Seftel science for all

When Harry Seftel talks about a bladder infection on television, you wish you had one.

What this former Wits medical science professor has achieved in his discipline is to communicate a medical problem to ordinary citizens in a way that makes sense and that even generates excitement about the condition. Most scientists lack this important skill - to communicate the elegance, beauty and inspiration of their science to non-experts in ways that convey insight and fire the imagination.

Scientists are trained to communicate with their peers at high-browed conferences and in atmospheric journals. The language is necessarily complex and arcane, but that is acceptable for the normally small community of scientists working in that narrow field. But scientists increasingly have a broader responsibility: to educate and inform the public about science, scientific discovery and the meanings of scientific wisdom in everyday life.

The same applies to professionals. We still have too many doctors in this country who treat patients as "things". I have often had to interrupt a doctor to ask what exactly is wrong with me. Why are you giving me this kind of medicine? What side-effects, if any, could I expect to have?

When the mildly irritated doctor begins to answer, it is with words that, had I not had some elementary training in human biology, I would have no idea what he was trying to say. In part this reticence to communicate about your body is a habit of history; doctors were all-knowing demi-gods who simply had to prescribe a medicine and you, the patient, were only to grateful to be granted an audience with His Worship.

But scientists also have a broader responsibility to educate because the immediate problems of climate change or mad cow disease or cholera or HIV/Aids demand that we communicate clearly and simply with ordinary citizens, who are all affected by these potentially harmful conditions. Rather than treat the public as passive subjects to be informed on a need-to-know basis, we need to shift our training of scientists to make public understanding and communication of science a curricular requirement and a professional habit.

The catastrophic consequences of a previous government policy casting doubt on the link between HIV and Aids could have been mitigated by scientists courageous and competent to communicate a simple health message to millions of the most vulnerable South Africans at the time.

There is another reason why such simple communication is critical in a nation that on paper assigns high importance to science and technology as important areas of investment and development. One major obstacle in the way of such ambition is the low levels of scientific literacy in the school population.

-- Provided data --
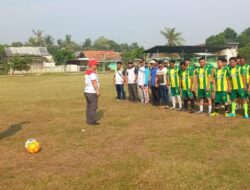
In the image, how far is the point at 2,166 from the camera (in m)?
6.70

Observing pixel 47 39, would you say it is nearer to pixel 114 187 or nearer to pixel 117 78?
pixel 117 78

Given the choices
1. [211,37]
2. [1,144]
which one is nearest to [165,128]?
[1,144]

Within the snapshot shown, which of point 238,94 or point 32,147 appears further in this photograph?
point 238,94

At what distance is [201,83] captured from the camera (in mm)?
11742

-- Assigned task 1 --
From the piece on science communication, list the immediate problems it names as demanding clear, simple communication with ordinary citizens.
-- Assigned task 2 --
Write a continuation of the piece on science communication, picking up after its last sentence about low scientific literacy in the school population.
The records are separate material, unrelated to the piece on science communication.

-- Answer box 1 --
- climate change
- mad cow disease
- cholera
- HIV/Aids

-- Answer box 2 --
The foundations of science learning in South African primary schools are weak, even if measured narrowly in terms of both national and international tests of achievement; that we already know. The small numbers of students taking physical science at high school, and the low levels of achievement in Grade 12, are widely known.

One reason for this state of affairs is the way in which science is taught in most of our schools. Science is taught formally, often outside the world of application. Physics equations are memorised without meaning. Student misconceptions are corrected as errors rather than as inevitable even among scientists as insight develops. Science as an examination subject has meant that teachers often trawl through old examination papers, having long given up on the notion of science learning as fun or science as foundational to many inspiring careers.

This could change if the public communication of science was much more pervasive in urban and rural schools throughout South Africa. There are, of course, some state-sponsored science events held once a year and even some science magazines distributed to schools. But for science to become part of our everyday experience, it has to be much more commonplace in all kinds of media; in inter-school competitions, in radio call-in quiz games, in popular magazines and the like.

The biggest challenge for teachers is learning how to turn formal science into everyday science. Few training institutions offer this kind of insight. It requires teachers who not only know a lot of formal science but can "see" such science in everyday operations. For example, ask a science teacher why a commercial airline travelling from Johannesburg to New York has to stop for fuel along the way, but a plane coming from the Big Apple back to Joey's does not, and you will find out how uncommon is everyday knowledge of science.

We need to clone Harry Seftel.